More research

My last post about Sherry Turkle’s TED Talk discussed how Turkle’s ideas influenced #EverybodyAllTheTime. Another huge inspiration for this project (and for my art career in general) is Culturebot, and, in particular, the writing of its founder, Andy Horwitz. Culturebot describes itself as “a hub for community and a platform for artists, audiences and organizations to share discourse.”

I have been reading Culturebot regularly for several months. The website exposes me to art and dance that I would not know about otherwise, and it does so in a way that is relatively accessible, compared to other art articles or journals that rely so heavily on academic jargon that the point is muddled by pretentiousness. I highly recommend the site to anyone interested in contemporary dance and art.

One of my favorite articles on Culturebot is called Territorial Pissings. The article, written by Horwitz, helped me develop ideas for #EverybodyAllTheTime. Titled after a Nirvana song, the article discusses the most recent generation groups: Baby Boomers, Gen-X, and Millennials, and the way modern technology affects these groups.

The whole article is wonderful, but one quote stands out to me, and has heavily influenced my project: Horwitz suggests that “the biggest challenge of the Internet-era DIY moment is re-learning the importance of being together in real life, in small groups of good friends; of remembering that the mediated world distorts and deludes, that it is valuable for distribution, but not necessarily for depth.”

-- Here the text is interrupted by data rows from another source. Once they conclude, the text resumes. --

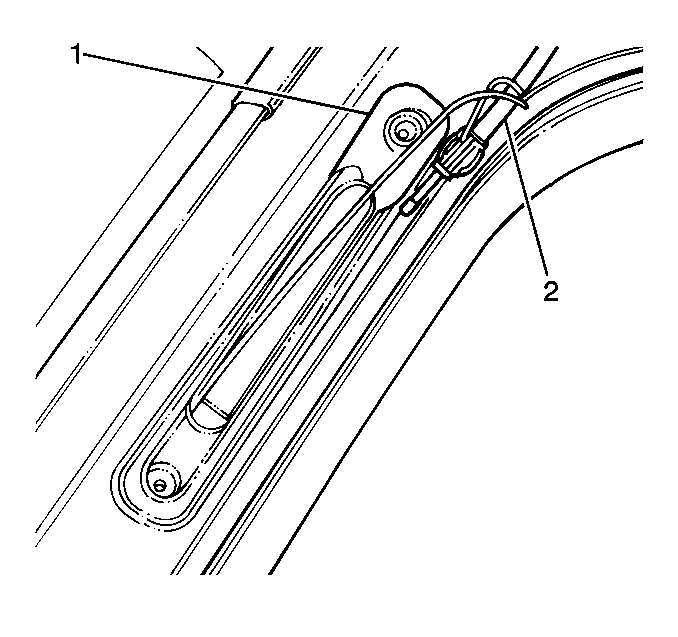 1
2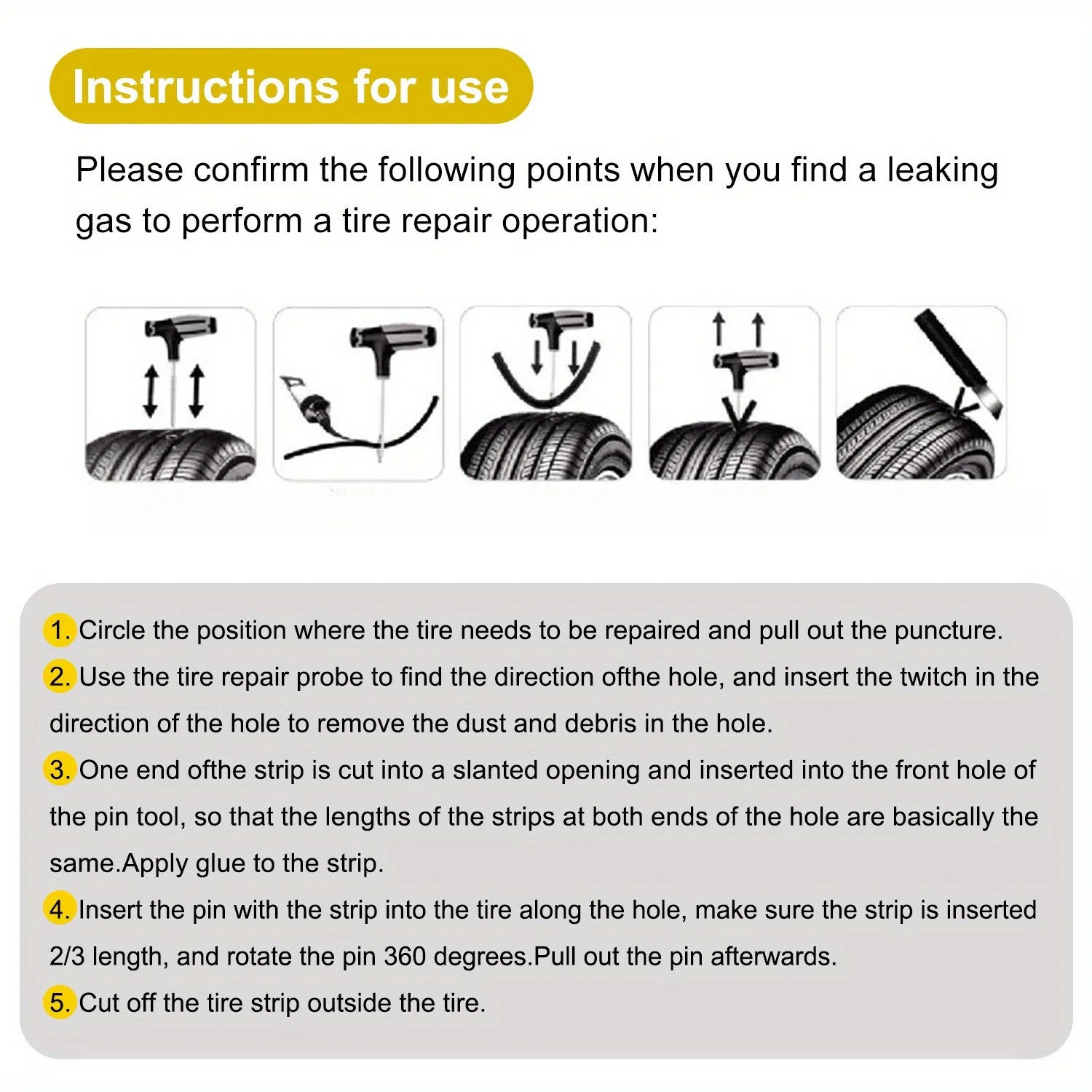 Instructions for use

Please confirm the following points when you find a leaking gas to perform a tire repair operation:

1. Circle the position where the tire needs to be repaired and pull out the puncture.

2. Use the tire repair probe to find the direction ofthe hole, and insert the twitch in the direction of the hole to remove the dust and debris in the hole.

3. One end ofthe strip is cut into a slanted opening and inserted into the front hole of the pin tool, so that the lengths of the strips at both ends of the hole are basically the same.Apply glue to the strip.

4. Insert the pin with the strip into the tire along the hole, make sure the strip is inserted 2/3 length, and rotate the pin 360 degrees.Pull out the pin afterwards.

5. Cut off the tire strip outside the tire.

I am captivated by the idea that we have forgotten how to be together in real life, and, especially, in small groups. I find that when I am spending time in a small group, or even with one other person, our smartphones are not far away. They are sitting face-up on the table, they are nestled in our pockets or laps, or they are in our hands.

When there is a lull in conversation, we pull them out, or they pull us in with a buzz alerting us to a new notification. We’re still physically with the people or person, but we’re also with our phones. We rarely sit quietly together.

It isn’t my place to say whether or not this is bad; it’s just how it is. It’s how I am. But it’s extremely important that we are aware that this is how it is, because, as Horwitz points out, our phones let us share information almost as easily as breathing, but they do not provide depth. We achieve depth in real life, through the small-group interactions that we still have, even if these interactions are punctuated with (punctured by?) the use of our smartphones.

In my project, I am exploring this divided consciousness: our split sense of self between our real-life interaction and online existence. I hope to acknowledging the omni-presence of smartphones while emphasizing the importance of being really, physically together in order to achieve depth in our lives.